Mister Ratty and family are still inhabiting roof space and I do believe there must be a mouse or mice who come out in the kitchen at night as a piece of bread I left in Merrill’s dish on the butcher’s block was found nibbled on the floor in the morning. But our problem is as nothing compared to the rat infestation in a part of India. The local farmers call it a flood, an inundation that happens every fifty years. Others believe it is an act of God, an inevitability. (Of course it is an act of God – everything is an act of God whether you believe in Him/Her/It or not)). A gigantic plague of rats that ruins crops and leaves people starving, a rat army so big, so mythical, that until now scientist refused to believe it and evidently it is all down to bamboo dying and seeding before it goes, leaving eighty tons of seed per hectare on the ground to feed the rats. It is an event that only occurs every half century. The rats can produce a litter every three weeks and the babies reach sexual maturity in just 50 to 60 days. There are people who weren’t alive when the last explosion took place and some farmers evidently, accepting what they consider to be inevitable, don’t even bother to plant their rice as it is bound to be eaten. Evidently all the methods of pest control have failed. More than two million six hundred rats were collected in 2009. Female rats can mate again as soon as they have given birth so a female can be nursing one litter while pregnant with the next. Rats need to eat 10% to 15% of their body weight each day just to maintain that weight. The old world rat and mouse family has more species in it than any other mammal family and a new species of giant rat was discovered last year in the jungle of Papua New Guinea.
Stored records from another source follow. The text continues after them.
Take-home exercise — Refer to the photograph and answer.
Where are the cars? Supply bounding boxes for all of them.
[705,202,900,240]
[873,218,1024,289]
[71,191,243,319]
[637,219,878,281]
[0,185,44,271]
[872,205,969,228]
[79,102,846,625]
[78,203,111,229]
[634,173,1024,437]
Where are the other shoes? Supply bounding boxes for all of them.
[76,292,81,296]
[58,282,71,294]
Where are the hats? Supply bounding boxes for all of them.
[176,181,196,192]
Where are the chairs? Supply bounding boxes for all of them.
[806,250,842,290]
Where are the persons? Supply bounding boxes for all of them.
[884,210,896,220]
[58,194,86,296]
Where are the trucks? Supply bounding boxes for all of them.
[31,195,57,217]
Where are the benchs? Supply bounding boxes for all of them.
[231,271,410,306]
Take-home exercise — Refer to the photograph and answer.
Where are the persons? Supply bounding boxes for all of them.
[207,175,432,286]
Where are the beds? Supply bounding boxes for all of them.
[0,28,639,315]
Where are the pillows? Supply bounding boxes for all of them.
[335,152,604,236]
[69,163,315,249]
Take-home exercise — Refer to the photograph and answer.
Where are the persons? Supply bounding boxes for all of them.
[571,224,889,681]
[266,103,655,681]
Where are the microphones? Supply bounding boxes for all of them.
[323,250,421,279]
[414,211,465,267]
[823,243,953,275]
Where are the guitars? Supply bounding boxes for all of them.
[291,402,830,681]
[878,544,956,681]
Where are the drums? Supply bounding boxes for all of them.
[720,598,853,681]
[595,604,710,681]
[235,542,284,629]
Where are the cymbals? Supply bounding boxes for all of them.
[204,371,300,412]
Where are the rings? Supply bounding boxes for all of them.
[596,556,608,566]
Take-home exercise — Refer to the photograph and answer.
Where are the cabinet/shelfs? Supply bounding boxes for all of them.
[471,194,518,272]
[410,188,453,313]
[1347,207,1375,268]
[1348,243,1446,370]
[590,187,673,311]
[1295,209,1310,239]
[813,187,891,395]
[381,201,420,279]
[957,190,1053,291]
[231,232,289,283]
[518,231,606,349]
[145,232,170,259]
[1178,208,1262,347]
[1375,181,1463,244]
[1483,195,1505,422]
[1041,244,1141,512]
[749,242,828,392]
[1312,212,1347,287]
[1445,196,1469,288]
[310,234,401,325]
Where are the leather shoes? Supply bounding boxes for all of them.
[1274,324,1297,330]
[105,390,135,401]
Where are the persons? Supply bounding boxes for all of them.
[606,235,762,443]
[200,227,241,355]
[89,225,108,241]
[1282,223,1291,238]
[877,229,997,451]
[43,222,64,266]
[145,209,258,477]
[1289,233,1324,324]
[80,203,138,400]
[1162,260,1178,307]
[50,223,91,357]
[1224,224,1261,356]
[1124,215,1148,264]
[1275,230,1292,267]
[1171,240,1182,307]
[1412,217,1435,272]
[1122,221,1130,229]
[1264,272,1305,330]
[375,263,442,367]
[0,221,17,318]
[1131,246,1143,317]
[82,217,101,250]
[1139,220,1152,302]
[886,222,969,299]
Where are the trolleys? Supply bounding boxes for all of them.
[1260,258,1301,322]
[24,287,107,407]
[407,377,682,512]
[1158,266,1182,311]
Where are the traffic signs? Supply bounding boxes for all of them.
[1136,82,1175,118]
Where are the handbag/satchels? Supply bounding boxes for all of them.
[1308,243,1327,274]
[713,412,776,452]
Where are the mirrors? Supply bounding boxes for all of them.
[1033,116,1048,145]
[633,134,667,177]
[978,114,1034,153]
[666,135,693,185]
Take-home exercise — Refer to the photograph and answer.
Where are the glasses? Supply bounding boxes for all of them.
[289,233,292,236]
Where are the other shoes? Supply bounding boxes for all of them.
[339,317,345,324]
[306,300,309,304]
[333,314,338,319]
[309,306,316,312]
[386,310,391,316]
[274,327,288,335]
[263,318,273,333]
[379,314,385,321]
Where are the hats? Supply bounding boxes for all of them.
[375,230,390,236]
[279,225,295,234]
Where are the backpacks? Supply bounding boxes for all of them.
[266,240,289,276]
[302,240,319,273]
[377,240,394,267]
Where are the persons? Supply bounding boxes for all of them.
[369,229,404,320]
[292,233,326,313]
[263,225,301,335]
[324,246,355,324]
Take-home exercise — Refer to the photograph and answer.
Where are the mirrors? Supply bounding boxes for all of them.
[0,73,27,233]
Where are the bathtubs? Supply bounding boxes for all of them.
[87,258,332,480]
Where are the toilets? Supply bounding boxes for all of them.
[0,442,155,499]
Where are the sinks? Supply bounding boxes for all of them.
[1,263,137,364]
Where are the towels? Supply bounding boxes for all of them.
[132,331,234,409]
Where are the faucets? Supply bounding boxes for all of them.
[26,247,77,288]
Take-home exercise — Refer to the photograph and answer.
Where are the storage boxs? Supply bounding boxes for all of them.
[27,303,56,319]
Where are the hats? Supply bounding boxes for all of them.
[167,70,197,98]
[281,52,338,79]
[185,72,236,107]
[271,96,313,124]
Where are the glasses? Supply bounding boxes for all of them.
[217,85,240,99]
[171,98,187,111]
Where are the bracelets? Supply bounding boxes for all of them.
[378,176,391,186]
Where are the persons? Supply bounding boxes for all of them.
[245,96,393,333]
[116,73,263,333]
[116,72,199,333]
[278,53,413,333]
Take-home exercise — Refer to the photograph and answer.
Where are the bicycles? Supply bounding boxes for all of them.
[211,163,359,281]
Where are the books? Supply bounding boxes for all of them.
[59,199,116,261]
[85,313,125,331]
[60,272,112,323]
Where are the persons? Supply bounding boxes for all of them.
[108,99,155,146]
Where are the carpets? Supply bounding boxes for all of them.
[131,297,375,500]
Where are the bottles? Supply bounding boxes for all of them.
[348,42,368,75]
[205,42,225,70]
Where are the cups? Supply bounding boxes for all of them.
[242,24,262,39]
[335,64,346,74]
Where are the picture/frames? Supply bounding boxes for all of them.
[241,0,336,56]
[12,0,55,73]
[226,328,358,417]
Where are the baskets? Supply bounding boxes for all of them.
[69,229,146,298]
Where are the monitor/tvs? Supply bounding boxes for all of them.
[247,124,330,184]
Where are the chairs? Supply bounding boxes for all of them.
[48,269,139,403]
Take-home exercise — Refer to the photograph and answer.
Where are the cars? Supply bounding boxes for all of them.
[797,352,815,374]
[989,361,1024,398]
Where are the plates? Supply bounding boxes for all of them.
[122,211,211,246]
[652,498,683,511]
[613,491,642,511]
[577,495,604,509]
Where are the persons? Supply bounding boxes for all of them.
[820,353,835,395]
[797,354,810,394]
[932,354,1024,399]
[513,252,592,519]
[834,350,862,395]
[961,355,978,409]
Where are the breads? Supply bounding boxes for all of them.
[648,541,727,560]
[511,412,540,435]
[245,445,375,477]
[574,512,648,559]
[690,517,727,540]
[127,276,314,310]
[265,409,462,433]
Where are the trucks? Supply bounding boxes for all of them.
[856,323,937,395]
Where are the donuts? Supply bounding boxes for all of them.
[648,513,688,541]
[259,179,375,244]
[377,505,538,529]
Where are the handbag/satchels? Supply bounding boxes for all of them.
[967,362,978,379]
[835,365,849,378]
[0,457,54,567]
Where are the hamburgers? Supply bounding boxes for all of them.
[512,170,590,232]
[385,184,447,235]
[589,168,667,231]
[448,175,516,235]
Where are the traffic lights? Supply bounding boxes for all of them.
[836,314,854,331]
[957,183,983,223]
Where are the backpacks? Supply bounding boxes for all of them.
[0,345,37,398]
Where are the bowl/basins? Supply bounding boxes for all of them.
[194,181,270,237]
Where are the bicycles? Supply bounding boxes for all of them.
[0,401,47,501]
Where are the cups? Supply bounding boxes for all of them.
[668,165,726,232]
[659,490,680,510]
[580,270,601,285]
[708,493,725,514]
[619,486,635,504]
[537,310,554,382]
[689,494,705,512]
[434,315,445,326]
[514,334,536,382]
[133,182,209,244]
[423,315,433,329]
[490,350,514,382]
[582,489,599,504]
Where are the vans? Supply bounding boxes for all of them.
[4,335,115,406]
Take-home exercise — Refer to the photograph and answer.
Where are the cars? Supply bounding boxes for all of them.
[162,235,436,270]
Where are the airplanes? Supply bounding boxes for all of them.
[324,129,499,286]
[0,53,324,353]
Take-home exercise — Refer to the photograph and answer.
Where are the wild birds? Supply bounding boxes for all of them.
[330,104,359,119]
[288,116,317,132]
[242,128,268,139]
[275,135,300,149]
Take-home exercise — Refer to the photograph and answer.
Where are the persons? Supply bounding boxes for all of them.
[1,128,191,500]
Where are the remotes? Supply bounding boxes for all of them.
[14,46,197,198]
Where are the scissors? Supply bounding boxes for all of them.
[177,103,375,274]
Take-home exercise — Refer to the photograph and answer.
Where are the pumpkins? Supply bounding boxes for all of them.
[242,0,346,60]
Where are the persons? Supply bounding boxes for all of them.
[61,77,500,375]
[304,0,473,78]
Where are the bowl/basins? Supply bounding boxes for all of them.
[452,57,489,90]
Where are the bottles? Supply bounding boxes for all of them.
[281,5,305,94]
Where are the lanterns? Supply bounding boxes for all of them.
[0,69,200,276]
So there you are, all you need to know about rats. Brrr!

1 comment:

Lewis said...

Talking about rodents: In the Middle Ages, cats were killed by the thousands, owing to a belief that they were witches’ familiars. This evil practice quite possibly contributed to the propagation of the great plague, the Black Death, which was presumably spread by the fleas on infected rats. We broke the contract and we paid for it.